Zu meinem Ärger : Vorbei gegoogelt

Thomas Gigold, Gründer und Geschäftsführer des Blogs Medienrauschen über die zurückliegende Medienwoche.

Thomas Gigold.
Thomas Gigold.Foto: Promo

Herr Gigold, worüber haben Sie sich in dieser Woche in den Medien am meisten geärgert?

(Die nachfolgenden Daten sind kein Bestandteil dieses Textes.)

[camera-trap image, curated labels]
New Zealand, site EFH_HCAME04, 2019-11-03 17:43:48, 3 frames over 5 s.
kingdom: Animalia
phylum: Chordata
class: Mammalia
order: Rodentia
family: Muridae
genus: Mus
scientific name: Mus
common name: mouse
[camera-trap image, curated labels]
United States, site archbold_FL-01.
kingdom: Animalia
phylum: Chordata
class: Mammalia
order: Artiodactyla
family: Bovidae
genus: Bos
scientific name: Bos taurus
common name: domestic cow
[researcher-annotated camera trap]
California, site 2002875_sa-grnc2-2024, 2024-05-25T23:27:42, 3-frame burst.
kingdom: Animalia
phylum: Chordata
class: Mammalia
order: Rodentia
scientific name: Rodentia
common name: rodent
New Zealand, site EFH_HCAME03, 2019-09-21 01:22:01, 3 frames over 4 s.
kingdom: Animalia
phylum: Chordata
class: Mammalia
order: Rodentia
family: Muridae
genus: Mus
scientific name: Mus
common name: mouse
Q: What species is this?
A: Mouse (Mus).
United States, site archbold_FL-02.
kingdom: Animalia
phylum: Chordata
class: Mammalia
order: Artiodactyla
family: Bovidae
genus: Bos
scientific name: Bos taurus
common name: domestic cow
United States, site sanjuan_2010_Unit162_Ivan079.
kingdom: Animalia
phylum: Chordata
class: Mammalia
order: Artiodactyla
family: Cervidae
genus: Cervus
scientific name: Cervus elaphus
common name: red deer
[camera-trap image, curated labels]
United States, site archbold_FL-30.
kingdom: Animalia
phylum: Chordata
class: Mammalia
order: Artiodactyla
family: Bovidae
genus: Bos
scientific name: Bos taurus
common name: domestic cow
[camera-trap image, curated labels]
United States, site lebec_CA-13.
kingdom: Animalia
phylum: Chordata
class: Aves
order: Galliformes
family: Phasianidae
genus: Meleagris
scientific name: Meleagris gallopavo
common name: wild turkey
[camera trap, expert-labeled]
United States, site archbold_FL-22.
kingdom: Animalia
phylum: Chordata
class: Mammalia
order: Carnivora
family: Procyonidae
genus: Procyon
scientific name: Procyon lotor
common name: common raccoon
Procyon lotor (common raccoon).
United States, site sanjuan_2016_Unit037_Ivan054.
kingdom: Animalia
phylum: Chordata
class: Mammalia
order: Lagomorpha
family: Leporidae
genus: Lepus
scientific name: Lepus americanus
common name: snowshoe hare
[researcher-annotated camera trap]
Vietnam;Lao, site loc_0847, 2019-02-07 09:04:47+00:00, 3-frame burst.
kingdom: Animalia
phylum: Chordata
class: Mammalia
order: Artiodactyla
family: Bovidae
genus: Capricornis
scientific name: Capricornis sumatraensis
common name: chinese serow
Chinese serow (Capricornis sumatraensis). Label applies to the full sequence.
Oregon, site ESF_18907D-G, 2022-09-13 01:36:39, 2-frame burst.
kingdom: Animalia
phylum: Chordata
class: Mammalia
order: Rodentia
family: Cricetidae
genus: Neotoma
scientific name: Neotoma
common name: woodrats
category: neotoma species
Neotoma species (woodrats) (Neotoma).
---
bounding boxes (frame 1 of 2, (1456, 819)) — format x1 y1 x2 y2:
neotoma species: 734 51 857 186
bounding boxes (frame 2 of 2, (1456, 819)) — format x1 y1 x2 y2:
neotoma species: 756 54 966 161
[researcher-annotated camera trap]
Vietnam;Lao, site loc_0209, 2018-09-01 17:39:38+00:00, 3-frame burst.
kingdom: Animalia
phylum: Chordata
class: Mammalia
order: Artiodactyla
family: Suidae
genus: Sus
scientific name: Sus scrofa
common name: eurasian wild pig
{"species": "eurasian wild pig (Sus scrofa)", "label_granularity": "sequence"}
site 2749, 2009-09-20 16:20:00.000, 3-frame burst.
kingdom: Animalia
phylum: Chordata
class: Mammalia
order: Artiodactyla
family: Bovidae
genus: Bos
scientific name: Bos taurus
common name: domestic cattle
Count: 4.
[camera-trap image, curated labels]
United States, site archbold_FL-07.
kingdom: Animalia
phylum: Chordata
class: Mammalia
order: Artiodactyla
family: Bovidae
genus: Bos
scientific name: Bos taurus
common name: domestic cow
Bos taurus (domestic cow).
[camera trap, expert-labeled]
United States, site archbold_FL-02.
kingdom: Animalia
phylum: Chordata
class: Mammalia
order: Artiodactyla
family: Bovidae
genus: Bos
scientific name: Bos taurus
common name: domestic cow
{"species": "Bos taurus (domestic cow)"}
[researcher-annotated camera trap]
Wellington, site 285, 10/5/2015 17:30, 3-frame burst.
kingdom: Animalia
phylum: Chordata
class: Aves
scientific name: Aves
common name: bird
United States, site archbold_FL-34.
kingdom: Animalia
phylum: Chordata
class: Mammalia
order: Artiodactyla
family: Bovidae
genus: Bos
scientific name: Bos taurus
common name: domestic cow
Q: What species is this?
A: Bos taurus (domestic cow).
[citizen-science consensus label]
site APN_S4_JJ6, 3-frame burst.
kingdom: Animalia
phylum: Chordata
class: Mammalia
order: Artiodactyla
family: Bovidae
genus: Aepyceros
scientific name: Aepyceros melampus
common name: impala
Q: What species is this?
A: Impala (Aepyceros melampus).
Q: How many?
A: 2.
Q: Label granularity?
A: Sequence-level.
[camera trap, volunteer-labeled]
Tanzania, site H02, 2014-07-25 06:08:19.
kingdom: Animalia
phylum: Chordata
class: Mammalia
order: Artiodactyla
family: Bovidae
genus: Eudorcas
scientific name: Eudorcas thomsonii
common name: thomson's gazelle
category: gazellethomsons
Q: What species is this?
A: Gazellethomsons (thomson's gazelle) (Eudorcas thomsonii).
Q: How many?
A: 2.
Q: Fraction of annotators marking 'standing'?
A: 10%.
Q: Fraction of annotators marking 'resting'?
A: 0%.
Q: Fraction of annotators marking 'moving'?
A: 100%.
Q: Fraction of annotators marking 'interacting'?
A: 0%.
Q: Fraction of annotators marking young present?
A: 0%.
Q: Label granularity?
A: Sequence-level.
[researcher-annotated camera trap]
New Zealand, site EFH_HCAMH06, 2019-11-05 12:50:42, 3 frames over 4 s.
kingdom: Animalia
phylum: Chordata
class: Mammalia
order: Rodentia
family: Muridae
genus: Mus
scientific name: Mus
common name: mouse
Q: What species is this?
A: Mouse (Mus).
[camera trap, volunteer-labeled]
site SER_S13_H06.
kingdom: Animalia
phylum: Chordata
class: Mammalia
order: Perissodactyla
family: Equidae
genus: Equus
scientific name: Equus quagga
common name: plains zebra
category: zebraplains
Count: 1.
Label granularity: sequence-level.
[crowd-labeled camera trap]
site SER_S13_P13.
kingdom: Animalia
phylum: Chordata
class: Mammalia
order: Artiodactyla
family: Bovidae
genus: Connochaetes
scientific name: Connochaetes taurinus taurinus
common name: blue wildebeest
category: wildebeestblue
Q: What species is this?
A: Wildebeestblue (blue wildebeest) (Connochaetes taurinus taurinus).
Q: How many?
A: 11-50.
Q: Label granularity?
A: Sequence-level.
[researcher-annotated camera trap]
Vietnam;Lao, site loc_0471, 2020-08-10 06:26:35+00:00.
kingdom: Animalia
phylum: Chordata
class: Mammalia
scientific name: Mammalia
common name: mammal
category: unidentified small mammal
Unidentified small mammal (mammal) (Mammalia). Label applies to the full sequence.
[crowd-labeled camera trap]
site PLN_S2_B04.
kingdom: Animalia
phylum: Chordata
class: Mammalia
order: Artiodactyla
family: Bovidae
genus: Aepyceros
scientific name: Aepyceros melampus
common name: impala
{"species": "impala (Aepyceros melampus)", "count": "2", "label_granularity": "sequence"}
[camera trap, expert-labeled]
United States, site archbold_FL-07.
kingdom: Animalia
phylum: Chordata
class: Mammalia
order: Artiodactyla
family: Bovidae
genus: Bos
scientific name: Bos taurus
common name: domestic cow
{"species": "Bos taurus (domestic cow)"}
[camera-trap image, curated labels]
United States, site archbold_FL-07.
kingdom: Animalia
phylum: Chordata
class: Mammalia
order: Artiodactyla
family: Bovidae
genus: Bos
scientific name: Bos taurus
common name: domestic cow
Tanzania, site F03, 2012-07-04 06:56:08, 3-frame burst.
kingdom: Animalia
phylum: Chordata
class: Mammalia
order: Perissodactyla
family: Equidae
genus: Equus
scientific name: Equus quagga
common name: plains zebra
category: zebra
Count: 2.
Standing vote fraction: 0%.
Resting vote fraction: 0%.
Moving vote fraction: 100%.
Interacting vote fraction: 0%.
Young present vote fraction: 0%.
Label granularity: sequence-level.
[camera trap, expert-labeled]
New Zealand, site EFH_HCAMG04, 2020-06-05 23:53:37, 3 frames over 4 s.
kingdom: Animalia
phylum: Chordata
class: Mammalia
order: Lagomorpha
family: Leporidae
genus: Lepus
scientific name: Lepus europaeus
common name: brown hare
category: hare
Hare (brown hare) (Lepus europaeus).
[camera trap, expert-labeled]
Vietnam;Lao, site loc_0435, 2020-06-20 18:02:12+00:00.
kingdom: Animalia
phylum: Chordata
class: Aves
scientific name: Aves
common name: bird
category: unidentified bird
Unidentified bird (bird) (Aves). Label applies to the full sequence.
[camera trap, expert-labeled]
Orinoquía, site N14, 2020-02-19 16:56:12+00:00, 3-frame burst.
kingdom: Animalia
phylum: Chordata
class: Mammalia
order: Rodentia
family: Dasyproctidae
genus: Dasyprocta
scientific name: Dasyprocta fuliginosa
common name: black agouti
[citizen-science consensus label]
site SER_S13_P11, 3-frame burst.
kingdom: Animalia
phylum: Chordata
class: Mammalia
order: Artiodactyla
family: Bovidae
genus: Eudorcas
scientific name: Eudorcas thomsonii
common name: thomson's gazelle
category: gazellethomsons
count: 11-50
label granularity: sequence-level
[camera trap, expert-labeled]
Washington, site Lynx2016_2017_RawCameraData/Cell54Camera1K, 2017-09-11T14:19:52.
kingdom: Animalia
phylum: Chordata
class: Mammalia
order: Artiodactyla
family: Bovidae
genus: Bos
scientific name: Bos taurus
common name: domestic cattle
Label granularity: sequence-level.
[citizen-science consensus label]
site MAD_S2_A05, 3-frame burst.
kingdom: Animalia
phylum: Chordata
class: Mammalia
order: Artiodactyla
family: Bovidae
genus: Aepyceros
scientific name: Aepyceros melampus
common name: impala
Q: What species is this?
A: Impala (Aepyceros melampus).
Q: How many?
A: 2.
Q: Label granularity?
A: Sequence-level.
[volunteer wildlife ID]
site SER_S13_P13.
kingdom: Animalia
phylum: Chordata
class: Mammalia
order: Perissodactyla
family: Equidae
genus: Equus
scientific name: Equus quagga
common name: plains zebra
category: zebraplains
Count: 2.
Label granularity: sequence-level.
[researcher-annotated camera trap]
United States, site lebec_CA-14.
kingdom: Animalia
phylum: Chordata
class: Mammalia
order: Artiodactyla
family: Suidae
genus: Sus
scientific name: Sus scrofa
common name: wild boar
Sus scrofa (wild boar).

Es gibt wenig, über das ich mich wirklich richtig ärgere, aber diese Woche geärgert hat mich das heillos überzogene Aufbauschen der Google-Street-View-Ankündigung. Für diese Aufregung gibt es gut wie keine Veranlassung, trotzdem hat es keine Zeitung, kein Radio- und kein Fernsehsender geschafft, wirklich neutral darüber zu berichten. Im Gegenteil – Google Street View ist so böse, dass jetzt sogar die Politik sich eiligst aus dem Sommerloch meldet und ihre Meinung dazu abgibt. Viel wichtiger wäre eine solche Medienaufmerksamkeit beim brennenden Thema Netzneutralität.

Gab es auch etwas, worüber Sie sich freuen konnten?

Ja, ich habe mich beispielsweise für netzpolitik.org gefreut – die sind diese Woche sechs Jahre alt geworden. Ich freue mich eigentlich jede Woche auf’s Neue über wirklich gut gemachte Blogs und Online-Medien, die etwas wagen oder die einfach Spaß machen. Beim Aufrufen von nerdcore.de oder fuenf-filmfreunde.de zum Beispiel freue ich mich jeden Morgen ...

Welche Youtube-Videos können Sie empfehlen?

Es gibt zwei Youtube-Videos von Flashmobs, die man unbedingt gesehen haben sollte: Das erste Video www.youtube.com/watch?v=GqfHkjyC8aM zeigt einen Flashmob-Tanz bei einem Konzert der Black Eyed Peas in Chicago speziell für Oprah Winfreys nächste Talkshow-Saison. Im Video www.youtube.com/watch?v=RJ9rnskJVsk aus Stockholm ist zu sehen, wie ein ganzes schwedisches Kaufhaus in eine Gratulationsüberraschung einstimmt.

Thomas Gigold ist der Gründer und Geschäftsführer des Weblogs Medienrauschen.